Many of the dishes Mehmeti makes have that same homey quality. I loved the tasty simplicity of an appetizer called European Delight ($8). The big bowl of grill-charred and well-seasoned eggplant, zucchini, onions and tomatoes is topped with garlic and cucumber yogurt sauce. The family recipe, which reveals this place as no typical Italian restaurant, is a favorite from Mehmeti's childhood.
Albania shares a border with Greece. Italy is just 45 miles away, on the other side of the Adriatic Sea. Ottoman Turks once occupied the country and left their food ways behind. The chef draws on all these culinary cultures in his approach. So there's penne, ravioli and pappardelle on the menu. Pasta verde ($12) is lush in a toss of spaghetti, olive oil, basil, spinach and garlic, brightened with a splash of lemon. Nothing fancy, it nonetheless prompts clean-plate behavior. But he also does lamb kafteds (meatballs); spicy couscous; and a cool, creamy rice pudding ($5) that our server, who's Greek, says is just like what he had for dessert on Saturday nights growing up.
Pizzas are in this Mediterranean mix. The 9-inch rounds make a nice starter for two. I prefer a thin crust, but these are thick and bready. I enjoyed my Mia Bella ($10), loaded with diced tomatoes, Kalamata olives, crumbled feta and bits of prosciutto, once I accepted it was more bruschetta than pie.
Veal braciole ($21) is a traditional Italian preparation, but the chef has his own interpretation. The thin slice of meat is wrapped around a filling of whipped ricotta, Parma prosciutto, bread crumbs, hard-boiled eggs chopped fine, Parmesan cheese and herbs. He finishes the dish with a nice red wine reduction sauce, to which he adds diced fresh tomatoes in the final minutes so they're warm but still chunky.
The grilled sea scallops ($20) are Mehmeti's own creation and don't have an obvious ethnic identity — simply put, they are wonderful. Three plump rounds of sweet shellfish nest in a mix of roasted and cubed butternut squash, sauteed escarole, and mushrooms and shallots that are doused in a white wine and tomato pan sauce.
Nothing pleased me more than the supa di pesche, or fish soup ($5). Every portion is made to order. Buttery soft sauteed calamari goes into a wine-infused and slightly spicy lobster broth along with zucchini, oregano and basil. A fistful of mussels are dropped into the pot just long enough to open up. The generous serving partnered with a roasted beet or arugula salad ($7 each) is my idea of a happy meal.

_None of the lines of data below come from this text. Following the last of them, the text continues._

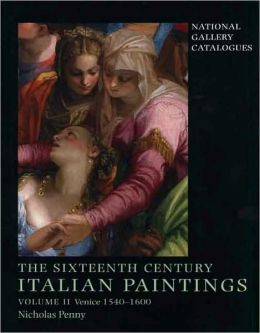 National Gallery Catalogues: The Sixteenth-Century Italian Paintings, Volume II: Venice, 1540-1600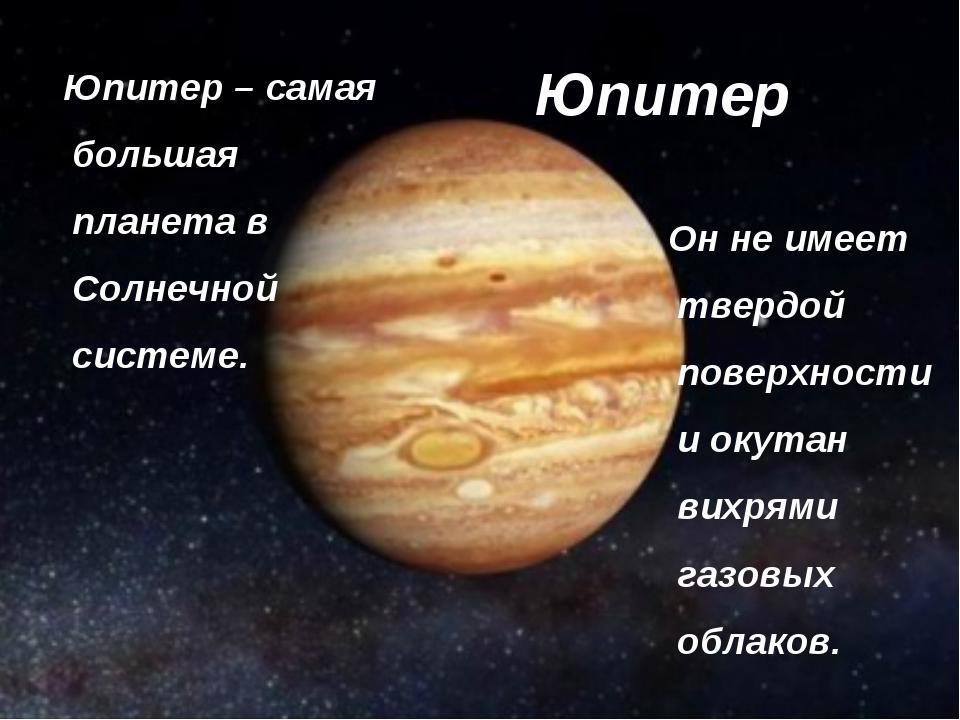 Юпитер Юпитер – самая большая планета в Солнечной системе. Он не имеет твердо...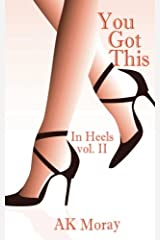 You Got This: In Heels Volume II (Volume 2) Paperback
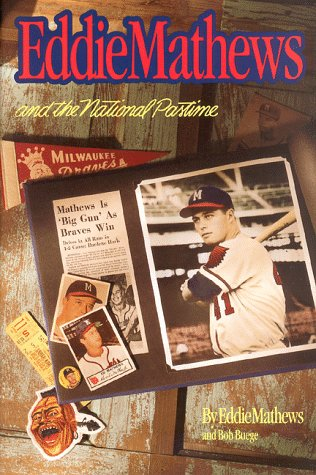Eddie Mathews and the National Pastime: Mathews, Eddie, Buege, Bob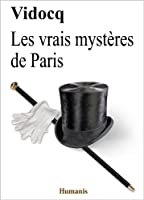 Les vrais myst�res de Paris (augment�, annot� et illustr�) (Classiques t. 5)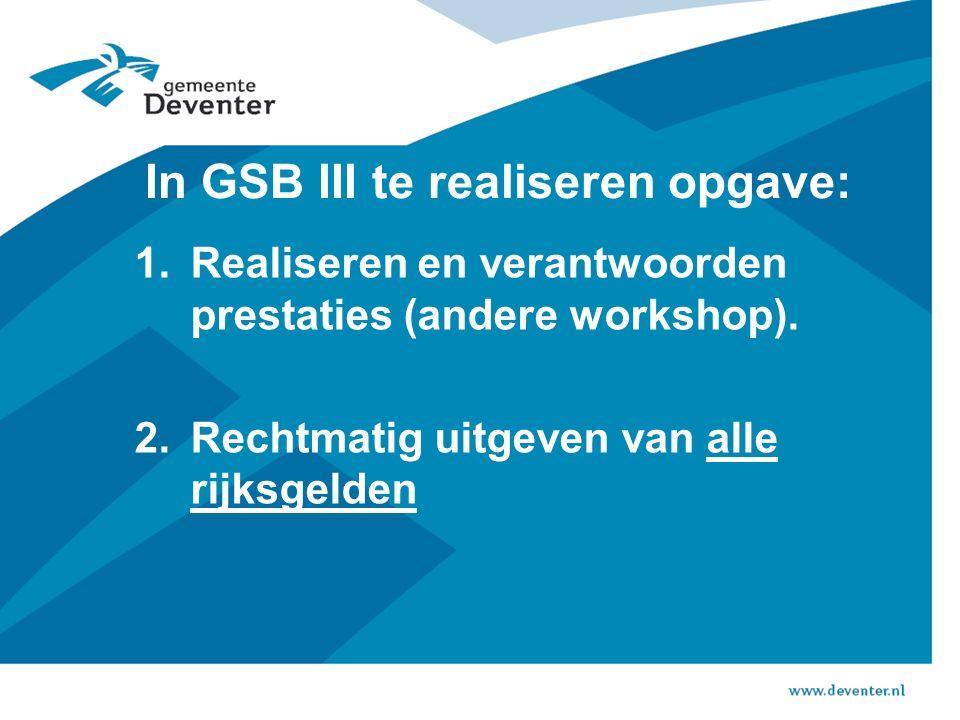 In GSB III te realiseren opgave: 1.Realiseren en verantwoorden prestaties (andere workshop).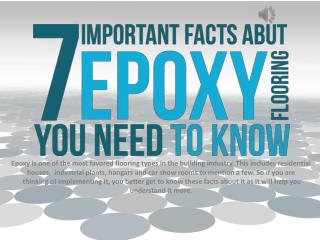7 Important Facts About Epoxy Flooring You Need To Know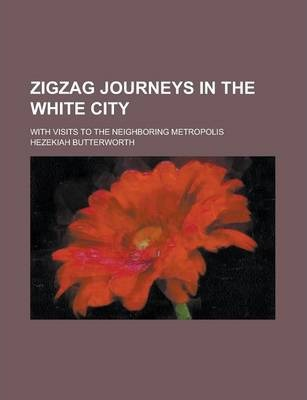 Zigzag Journeys in the White City; With Visits to the Neighboring Metropolis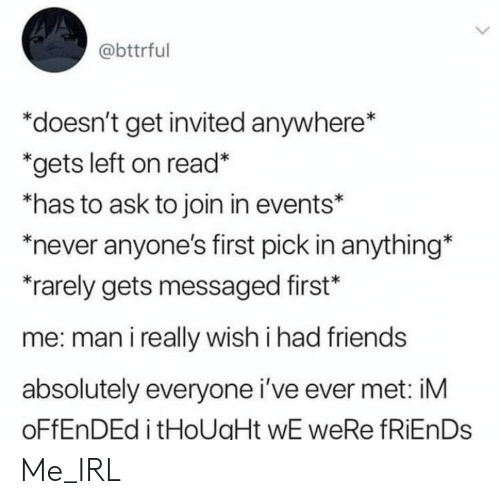 Friends, Never, and Irl: @bttrful  *doesn't get invited anywhere*  *gets left on read*  *has to ask to join in events*  never anyone's first pick in anything*  rarely gets messaged first*  me: man i really wish i had friends  absolutely everyone i've ever met: iM  OFFENDED i tHoUaHt wE weRe fRiEnDs Me_IRL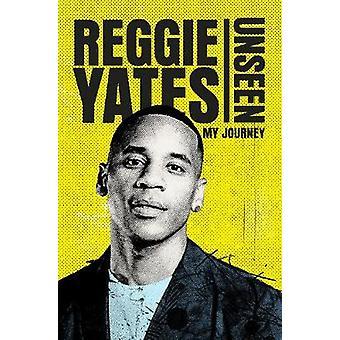 Unsichtbare - meine Reise von Reggie Yates - 9781785942785 Buch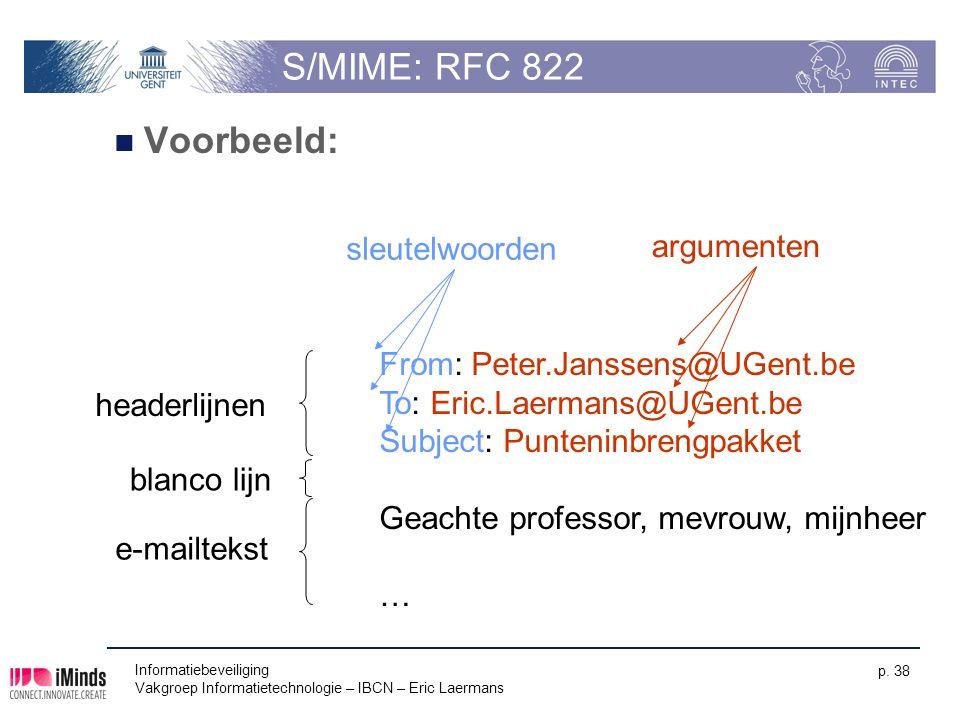 Informatiebeveiliging Vakgroep Informatietechnologie – IBCN – Eric Laermans p. 38 S/MIME: RFC 822 Voorbeeld: From: Peter.Janssens@UGent.be To: Eric.La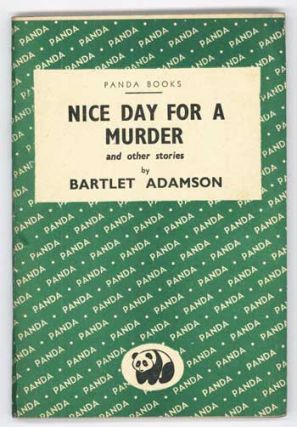 NICE DAY FOR A MURDER AND OTHER STORIES. Bartlet Adamson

Not everything made the grade. The ribeye steak ($21) was a mediocre piece of meat on the tougher side of tender, and the garnish of sauteed peppers and olives couldn't hide the fact that it wasn't especially flavorful. Baklava, a house specialty, was soggy and limp, perhaps a day or two past its prime, and the berries decorating the plate were frozen solid. Noticing that most of the dessert was left untouched, the server decided not to put it on the bill. That impressed me and was representative of the high level of contact and care patrons receive.
I came here once and was welcomed warmly as a first timer. On my second visit I had the same waiter. He and "Mama" remembered us and made it clear they were glad my husband and I were back. I'm thinking three's the charm for a permanent upgrade to being classified as regulars. I suspect the designation comes with a hug and a kiss.
When You Go
Mon-Thu 4-11 p.m., Fri-Sun 11 a.m.-midnight
Try This
Arancini Siciliani ($9) that's crisp on the outside, soft inside and doused with tasty tomato mint sauce. These traditional fried rice balls get a change-up with ground veal and feta in place of beef and mozzarella.